Handling data from UniProt
This module provides functionalities for fetching and processing protein information from the UniProt database.
- Functions:
fetch_uniprot_info(accession_id): Fetches information for a given protein accession code from the UniProt database.
fetch_uniprot_domains(protein): Identifies and returns the domains of a protein based on the fetched UniProt data
- Dependencies:
requests: Required for making HTTP requests to the UniProt API.
.classes: Contains the Domain class used to represent protein domains.
- alphafragment.uniprot_fetch.fetch_uniprot_info(accession_id)
Fetches and returns protein information from the UniProt database for a given accession code.
- Parameters:
accession_id (str): The accession id of the protein for which to fetch domain information. If ‘na’ or a similar placeholder is provided, the function will not attempt a request and will return None immediately.
- Returns:
dict or None: The JSON response as a dictionary if the request is successful; otherwise, None.
- Errors and Exceptions:
If the HTTP request fails due to reasons such as an invalid accession code or network issues, an error message is printed, and the function returns None.
If exceptions occur during the request or while parsing the JSON response (eg timeouts, connection errors, or issues with the format of the received data), an error message is printed, and the function returns None.
- Note:
This function requires the requests library to make HTTP requests.

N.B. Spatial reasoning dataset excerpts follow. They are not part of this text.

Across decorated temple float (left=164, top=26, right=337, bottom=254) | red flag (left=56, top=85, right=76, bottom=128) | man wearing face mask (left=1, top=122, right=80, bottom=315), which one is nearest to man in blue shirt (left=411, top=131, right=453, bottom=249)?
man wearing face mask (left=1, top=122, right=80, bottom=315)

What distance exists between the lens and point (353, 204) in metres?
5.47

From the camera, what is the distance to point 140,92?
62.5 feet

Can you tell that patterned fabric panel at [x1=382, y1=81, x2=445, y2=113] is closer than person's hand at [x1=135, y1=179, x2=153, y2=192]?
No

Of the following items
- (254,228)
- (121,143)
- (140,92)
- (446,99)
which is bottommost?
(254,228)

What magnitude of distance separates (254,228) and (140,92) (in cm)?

A timeout is set to 30 seconds for the HTTP request to prevent hanging.
- alphafragment.uniprot_fetch.find_uniprot_domains(protein)
Extracts domain information for a given protein from UniProt data.
- Parameters:
protein (Protein): The protein object for which domain information is to be fetched. The object should have a valid ‘accession_id’ attribute that corresponds to its UniProt accession code.
- Returns:
list of Domain objects: A list containing Domain objects for each domain found in the UniProt data. Domain positions are given using Pythonic 0-based indexing, so will be 1 less than the UniProt positions.
- Errors and Exceptions:
If no data can be retrieved from UniProt for by the fetch_uniprot_info function returns None, this function prints a message and returns None.
If the start or end positions of a domain cannot be converted to integers, a ValueError will be raised.
- Notes:
The function intentionally excludes domains of types ‘CHAIN’, ‘MUTAGEN’, ‘CONFLICT’, ‘VARIANT’, ‘VAR_SEQ’ and ‘CROSSLNK’. This is because: - CHAIN types cover the entire sequence and do not represent discrete structural
domains, making them unsuitable for analyses that require domain fragmentation.
MUTAGEN, CONFLICT, VARIANT, VAR_SEQ and CROSSLNK types are not considered structurally relevant domains for the purpose of protein analysis and domain identification.
In specific cases where it is necessary to include these excluded domain types, or to specify domains not found or incorrectly annotated in UniProt, users can manually specify domains in the input CSV file used with other functions of this module.
Domains are identified by their UniProt description - if no description is available, the function will attempt to use the ‘type’ field.